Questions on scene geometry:
+ + + +
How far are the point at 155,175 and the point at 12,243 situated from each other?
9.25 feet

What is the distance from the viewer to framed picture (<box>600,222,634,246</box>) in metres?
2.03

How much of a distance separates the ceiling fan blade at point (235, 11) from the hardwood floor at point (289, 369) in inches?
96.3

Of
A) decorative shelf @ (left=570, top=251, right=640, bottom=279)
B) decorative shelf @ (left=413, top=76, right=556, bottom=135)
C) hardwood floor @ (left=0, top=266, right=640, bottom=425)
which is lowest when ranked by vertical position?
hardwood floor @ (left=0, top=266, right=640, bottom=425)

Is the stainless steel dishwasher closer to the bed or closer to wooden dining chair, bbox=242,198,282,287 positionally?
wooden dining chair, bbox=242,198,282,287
+ + + +
(Your goal) Format the records above as a numbered list, one line per item, omitting the blank lines.

(Solution to this problem)
1. How far are the point at 155,175 and the point at 12,243 situated from each other?
2. 9.25 feet
3. What is the distance from the viewer to framed picture (<box>600,222,634,246</box>) in metres?
4. 2.03
5. How much of a distance separates the ceiling fan blade at point (235, 11) from the hardwood floor at point (289, 369) in inches?
6. 96.3
7. Of
8. A) decorative shelf @ (left=570, top=251, right=640, bottom=279)
9. B) decorative shelf @ (left=413, top=76, right=556, bottom=135)
10. C) hardwood floor @ (left=0, top=266, right=640, bottom=425)
11. which is lowest when ranked by vertical position?
12. hardwood floor @ (left=0, top=266, right=640, bottom=425)
13. Is the stainless steel dishwasher closer to the bed or closer to wooden dining chair, bbox=242,198,282,287 positionally?
14. wooden dining chair, bbox=242,198,282,287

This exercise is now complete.